> **EXERCISE MATERIALS**
━━━━━━━━

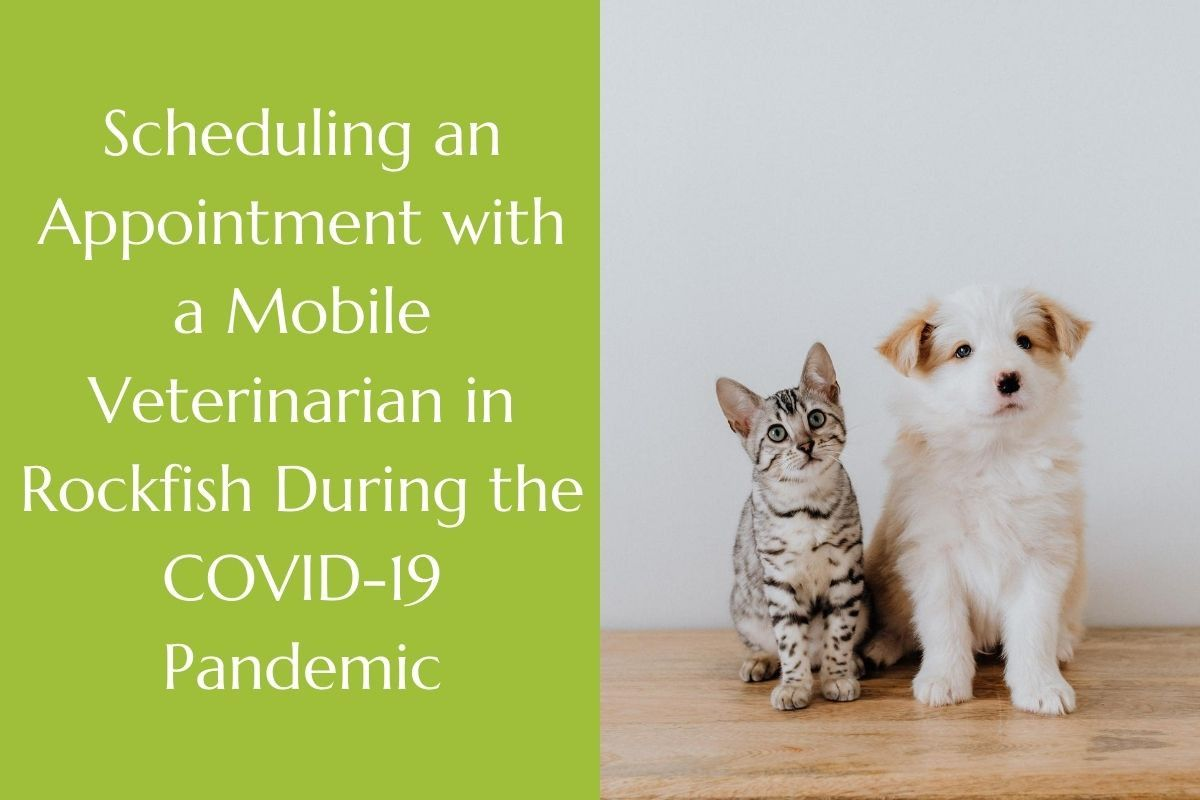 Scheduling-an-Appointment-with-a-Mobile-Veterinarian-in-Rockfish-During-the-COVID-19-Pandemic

━━━━━━━━

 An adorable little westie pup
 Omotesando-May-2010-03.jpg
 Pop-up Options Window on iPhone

━━━━━━━━

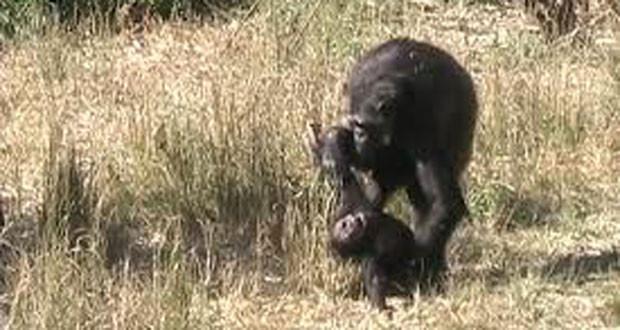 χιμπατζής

━━━━━━━━

In the listing above, find the line with "An adorable little westie pup" and the line with "Pop-up Options Window on iPhone", then print exactly those lines and every line between them.

> **SOLUTION TO THIS EXERCISE**
 An adorable little westie pup
 Omotesando-May-2010-03.jpg
 Pop-up Options Window on iPhone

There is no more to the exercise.